== TASK STATEMENT ==
Reproduce exactly the line in which "Across the options" occurs and all the lines after it, ending with the last line.

/---

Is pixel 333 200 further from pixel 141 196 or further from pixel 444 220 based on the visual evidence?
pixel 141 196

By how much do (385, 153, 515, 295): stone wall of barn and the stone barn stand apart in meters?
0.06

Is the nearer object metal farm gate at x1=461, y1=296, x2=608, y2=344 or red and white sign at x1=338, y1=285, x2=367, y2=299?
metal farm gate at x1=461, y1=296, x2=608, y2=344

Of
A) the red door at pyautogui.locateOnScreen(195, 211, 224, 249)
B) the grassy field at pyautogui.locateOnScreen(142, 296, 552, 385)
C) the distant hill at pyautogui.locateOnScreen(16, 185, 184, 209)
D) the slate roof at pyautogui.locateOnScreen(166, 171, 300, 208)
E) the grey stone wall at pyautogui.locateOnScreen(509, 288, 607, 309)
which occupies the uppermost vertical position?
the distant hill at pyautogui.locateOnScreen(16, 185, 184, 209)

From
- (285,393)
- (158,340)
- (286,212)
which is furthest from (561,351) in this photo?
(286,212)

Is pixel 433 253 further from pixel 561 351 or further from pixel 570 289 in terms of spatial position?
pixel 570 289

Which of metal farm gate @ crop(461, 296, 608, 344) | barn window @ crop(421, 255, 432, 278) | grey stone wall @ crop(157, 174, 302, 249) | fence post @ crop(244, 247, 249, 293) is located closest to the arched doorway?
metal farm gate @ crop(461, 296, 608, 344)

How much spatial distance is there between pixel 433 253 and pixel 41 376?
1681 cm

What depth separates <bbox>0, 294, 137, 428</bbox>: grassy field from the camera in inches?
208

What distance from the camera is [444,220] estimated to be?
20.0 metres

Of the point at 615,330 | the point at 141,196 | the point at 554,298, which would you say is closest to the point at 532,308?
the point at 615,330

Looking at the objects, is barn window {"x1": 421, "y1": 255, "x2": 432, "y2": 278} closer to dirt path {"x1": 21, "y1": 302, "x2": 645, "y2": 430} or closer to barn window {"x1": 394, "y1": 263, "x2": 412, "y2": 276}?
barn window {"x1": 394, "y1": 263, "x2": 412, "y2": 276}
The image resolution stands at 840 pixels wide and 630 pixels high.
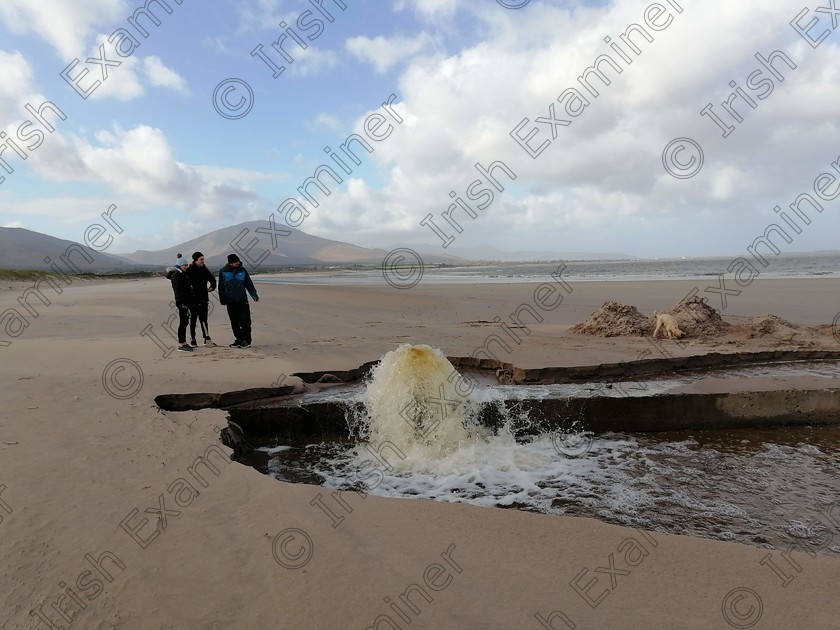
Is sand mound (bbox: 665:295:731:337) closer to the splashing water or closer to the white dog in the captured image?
the white dog

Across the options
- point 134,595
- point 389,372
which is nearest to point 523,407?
point 389,372

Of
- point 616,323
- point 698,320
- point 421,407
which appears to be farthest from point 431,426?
point 698,320

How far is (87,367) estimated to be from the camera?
727 cm

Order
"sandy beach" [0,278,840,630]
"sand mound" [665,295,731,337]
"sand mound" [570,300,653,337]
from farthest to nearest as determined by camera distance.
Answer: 1. "sand mound" [570,300,653,337]
2. "sand mound" [665,295,731,337]
3. "sandy beach" [0,278,840,630]

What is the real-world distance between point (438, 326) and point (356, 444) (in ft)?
23.4

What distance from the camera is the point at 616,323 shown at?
11.2 meters

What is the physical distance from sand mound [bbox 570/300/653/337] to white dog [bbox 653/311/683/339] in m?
0.32

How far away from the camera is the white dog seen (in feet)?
33.7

\---

== FULL SOLUTION ==
Across the options
- point 134,595
- point 389,372
which is nearest to point 523,407?
point 389,372

Of
- point 616,323
- point 698,320
- point 421,407
which appears to be farthest from point 431,426?
point 698,320

How far is (87,367) estimated to be from the camera?
727 cm

Order
"sandy beach" [0,278,840,630]
"sand mound" [665,295,731,337]
"sand mound" [570,300,653,337]
from farthest to nearest as determined by camera distance.
Answer: 1. "sand mound" [570,300,653,337]
2. "sand mound" [665,295,731,337]
3. "sandy beach" [0,278,840,630]

What is the real-world distance between point (438, 326) and point (356, 444) (in ft)?
23.4

What distance from the camera is the point at 616,323 shown at?
11.2 meters

What is the physical distance from sand mound [bbox 570/300/653/337] to white dog [bbox 653/311/683/339] in m?
0.32

How far away from the camera is the white dog seen (in feet)?
33.7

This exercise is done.